Rethinking the U-Net, ResUnet, and U-Net3+ architectures with dual skip connections for building footprint extraction

from arxiv, This work has been submitted to the IEEE for possible publication. Copyright may be transferred without notice, after which this version may no longer be accessible

The importance of building footprints and their inventory has been recognised as foundational spatial information for multiple societal problems. Extracting complex urban buildings involves the segmentation of very high-resolution (VHR) earth observation (EO) images. U-Net is a common deep learning network and foundation for its new incarnations like ResUnet, U-Net++ and U-Net3+ for such segmentation. The re-incarnations look for efficiency gain by re-designing the skip connection component and exploiting the multi-scale features in U-Net. However, skip connections do not always improve these networks and context information is lost in the multi-scale features. In this paper, we propose three novel dual skip connection mechanisms for U-Net, ResUnet, and U-Net3+. This deepens the feature maps forwarded by the skip connections to find a more accurate trade-off between context and localisation within these networks. The mechanisms are evaluated on feature maps of different scales in the three networks, producing nine new network configurations. The networks are evaluated against their original vanilla versions using four building footprint datasets (three existing and one new) of different spatial resolutions: VHR (0.3m), high-resolution (1m and 1.2m), and multi-resolution (0.3+0.6+1.2m). The proposed mechanisms report efficiency gain on five evaluation measures for U-Net and ResUnet, and up to 17.7% and 18.4% gain in F1 score and Intersection over Union (IoU) for U-Net3+. The codes will be available in a GitHub link after peer review.
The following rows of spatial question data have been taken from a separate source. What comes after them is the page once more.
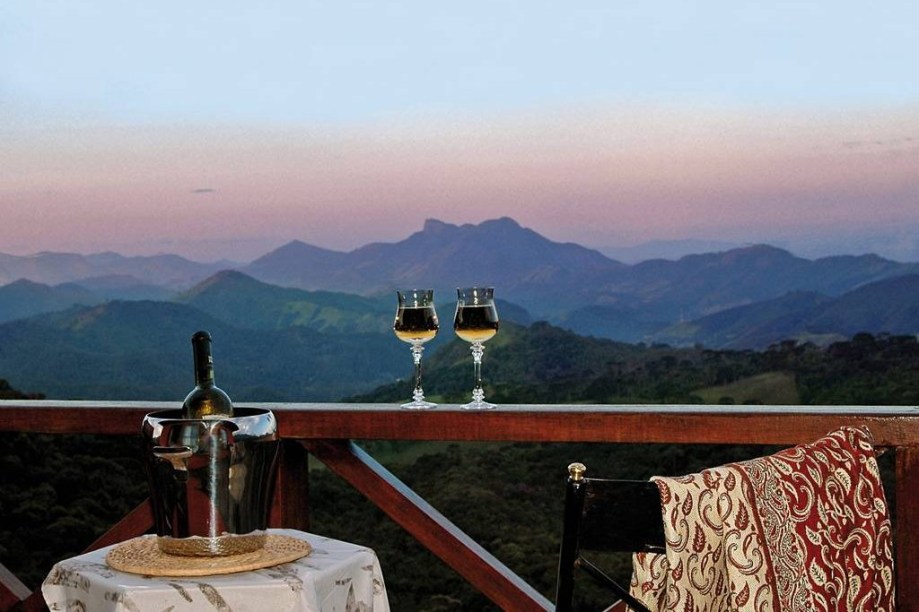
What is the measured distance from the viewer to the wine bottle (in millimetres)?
1950

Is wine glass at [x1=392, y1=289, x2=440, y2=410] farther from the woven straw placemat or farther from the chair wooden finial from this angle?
the chair wooden finial

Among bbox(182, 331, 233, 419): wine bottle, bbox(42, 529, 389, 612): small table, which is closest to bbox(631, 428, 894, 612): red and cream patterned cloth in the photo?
bbox(42, 529, 389, 612): small table

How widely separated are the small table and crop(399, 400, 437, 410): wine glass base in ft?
2.05

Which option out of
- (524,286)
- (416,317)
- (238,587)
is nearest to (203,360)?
(238,587)

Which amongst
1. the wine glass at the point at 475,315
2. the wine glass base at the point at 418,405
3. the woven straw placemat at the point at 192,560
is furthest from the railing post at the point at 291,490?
the woven straw placemat at the point at 192,560

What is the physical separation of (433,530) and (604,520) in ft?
3.77

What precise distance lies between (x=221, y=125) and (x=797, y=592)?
19.3 feet

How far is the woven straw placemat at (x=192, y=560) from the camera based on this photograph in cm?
179

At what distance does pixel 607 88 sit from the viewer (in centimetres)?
756

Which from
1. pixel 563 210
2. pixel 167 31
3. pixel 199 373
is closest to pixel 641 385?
pixel 563 210

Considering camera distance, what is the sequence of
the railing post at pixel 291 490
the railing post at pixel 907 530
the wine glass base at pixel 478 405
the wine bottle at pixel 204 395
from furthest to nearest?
the railing post at pixel 291 490 → the wine glass base at pixel 478 405 → the railing post at pixel 907 530 → the wine bottle at pixel 204 395

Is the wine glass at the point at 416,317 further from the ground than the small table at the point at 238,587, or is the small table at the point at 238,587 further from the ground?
the wine glass at the point at 416,317

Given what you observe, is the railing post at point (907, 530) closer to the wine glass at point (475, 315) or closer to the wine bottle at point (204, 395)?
the wine glass at point (475, 315)

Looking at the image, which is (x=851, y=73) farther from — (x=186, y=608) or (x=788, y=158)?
(x=186, y=608)
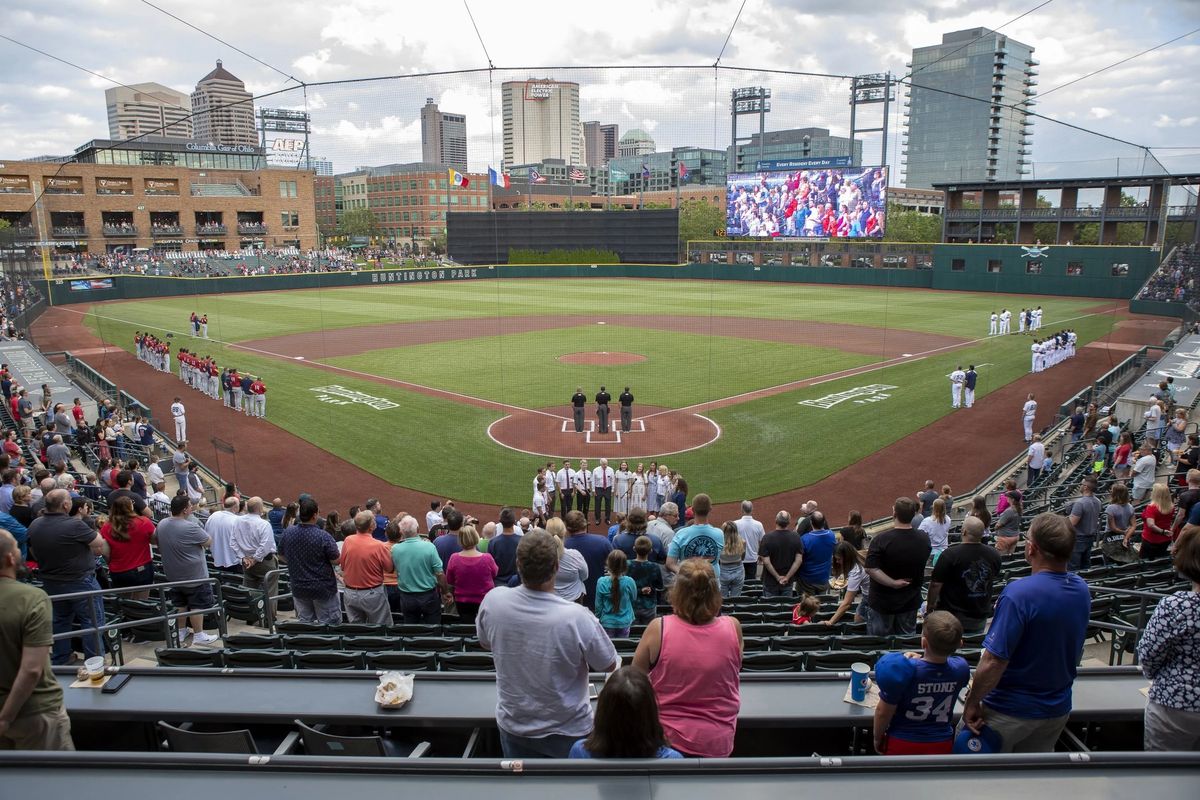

翻译：建筑物足迹及其清单的重要性已被认为是解决多个社会问题的基础空间信息。提取复杂的城市建筑物涉及对极高分辨率（VHR）地球观测（EO）图像进行分割。U-Net是一种常见的深度学习网络，也是其新变体（如ResUnet、U-Net++和U-Net3+）用于此类分割的基础。这些变体通过重新设计跳跃连接组件并利用U-Net中的多尺度特征来寻求效率提升。然而，跳跃连接并不总能改善这些网络，且多尺度特征中的上下文信息会丢失。本文中，我们针对U-Net、ResUnet和U-Net3+提出了三种新颖的双重跳跃连接机制。这加深了由跳跃连接转发的特征图，以便在这些网络中找到上下文与定位之间更精确的权衡。这些机制在三个网络的不同尺度特征图上进行了评估，生成了九种新的网络配置。我们使用四个不同空间分辨率的建筑物足迹数据集（三个现有数据集和一个新数据集）将这些网络与其原始标准版本进行了对比评估：极高分辨率（0.3米）、高分辨率（1米和1.2米）以及多分辨率（0.3+0.6+1.2米）。所提出的机制在U-Net和ResUnet的五个评估指标上报告了效率提升，而U-Net3+在F1分数和交并比（IoU）上分别获得了高达17.7%和18.4%的提升。相关代码将在同行评审后通过GitHub链接提供。